Chacun se retrouve alors conforté dans son opinion et ne voit plus les opinions adverses. Pire, il ne voit pas non plus les faits bruts qui pourraient le sortir de son cadre, s’ils sont relayés par des gens extérieurs à sa bulle.

Pour aller plus loin

Nous avons tous intégré la critique des medias et le fait qu’une information est toujours éditorialisée quand elle paraît dans un media. En revanche, nous avons encore du mal à réaliser que Facebook, la recherche Google, Youtube sont des medias, au sens propre : un intermédiaire entre l’information et nous.

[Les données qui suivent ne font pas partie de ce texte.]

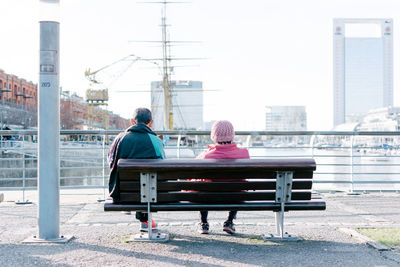 Rear view of people sitting on bench against sea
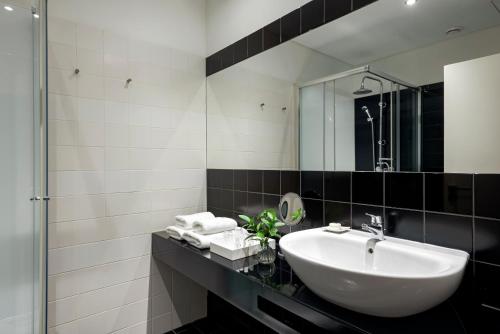 uma casa de banho com um lavatório e um espelho em B The Guest Downtown no Porto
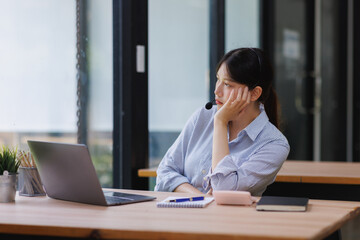 Fototapeta premium Bored customer service agent working in call center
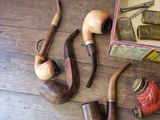 a lot of different types of pipes on the table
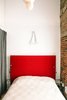 Modern home with Bedroom and Bed. A bedroom next to the living area has an overhead lantern Max made by wrapping string soaked in glue, water, and corn starch around an inflated balloon, deflating it, and then lining it with rice paper-mache. Photo 10 of Max's Apartment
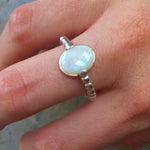 White Opal Ring worn on middle finger with nude nails, perfect for adding subtle elegance and calming energy, ideal for brunch dates or spring gatherings.
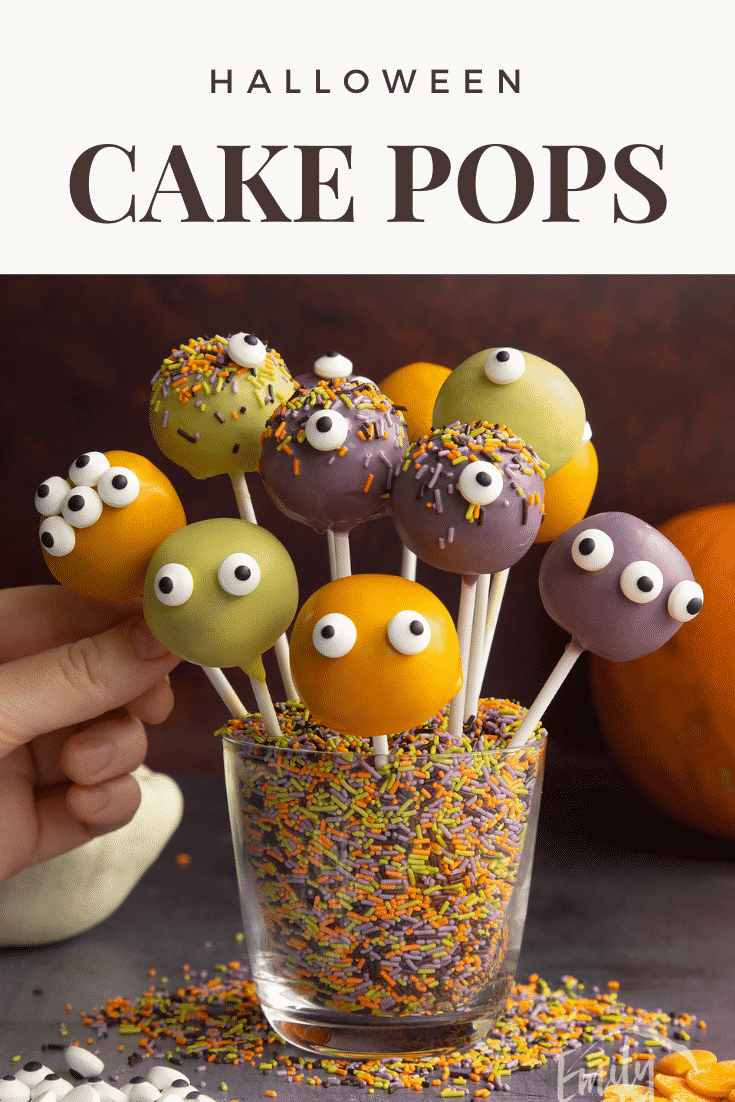 Halloween cake pops standing in a glass filled with Halloween sprinkles. A hand reaches for one. Caption reads: Halloween cake pops.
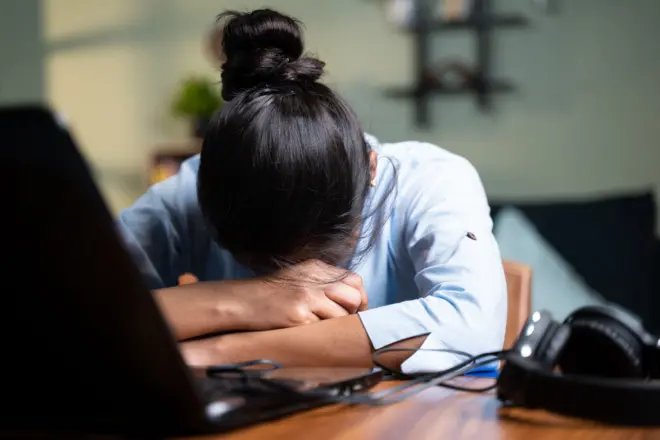 Stock photo of woman resting head on desk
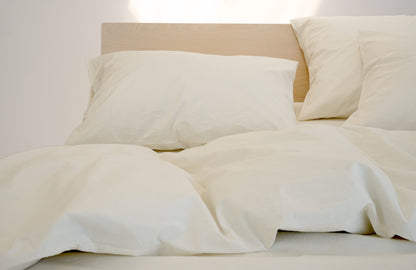 ivory colored pillowcases and duvet on a maple bed frame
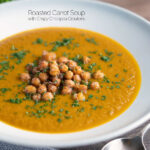 Spicy vegan roasted carrot soup with crispy chickpeas featuring a tittle overlay.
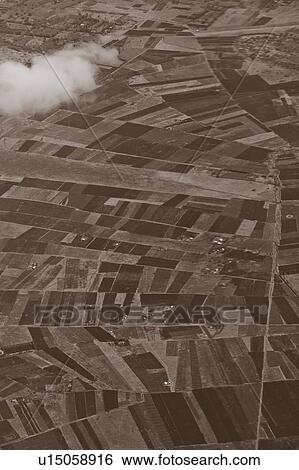 Monochrome aerial view of cultivated farmland, creating patchwork of rectangles and patterns, Kenya, East Africa View Large Photo Image Stock Photograph - Monochrome aerial view of cultivated farmland, creating patchwork of rectangles and patterns, Kenya, East Africa. Fotosearch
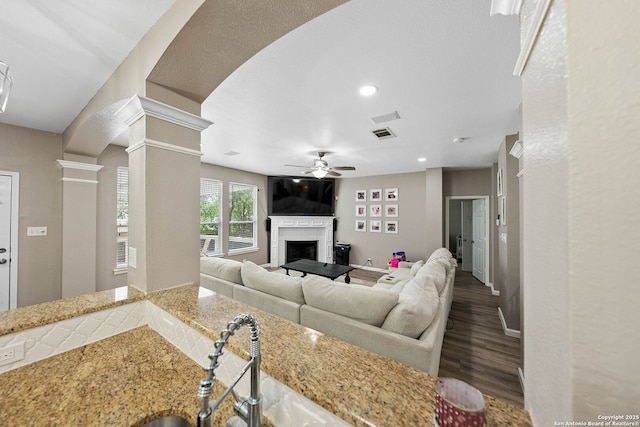 living room featuring a ceiling fan, a fireplace, ornate columns, wood finished floors, and recessed lighting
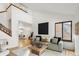 Spacious living room boasting a large sectional, tall ceilings, wood floors, and an adjacent dining area at 9400 E Iliff Ave # 292, Denver, CO 80231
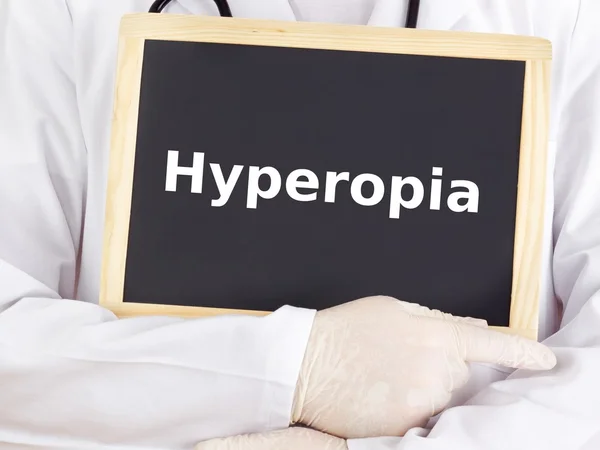 Doctor shows information on blackboard: hyperopia — Stock Photo, Image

Cet intermédiaire n’a pas de visage comme le JT de TF1, mais il a une politique éditoriale, pas forcément basée sur les opinions de l’équipe de Google ou Facebook (du moins pas frontalement), mais basée sur la détermination de vos goûts et de vos attentes au travers d’un tracking permanent.

De ce fait, l’information trouvée en ligne est toujours éditorialisée, de la façon la plus brutale qui soit : l’information qui peut vous choquer ou vous déplaire sera toujours invisible et ne peut vous parvenir QUE par un autre humain, jamais par la recommandation en ligne, sauf effets de popularité (cf le paragraphe consacré à youtube plus haut).

L’extrême droite s’est emparée, consciemment ou non, de ces effets depuis bien longtemps, et colonise la parole politique visible en ligne. Nous devons assimiler ces mécanismes, les comprendre, pour les utiliser à notre tour, car l’enjeu d’Internet c’est celui des générations politiques à venir, générations plus indécises que jamais car très dépolitisées. Dans ce cadre, c’est à celui qui les atteindra le premier et le plus fort que reviendra leur voix. Pour l’instant, nous n’y sommes pas.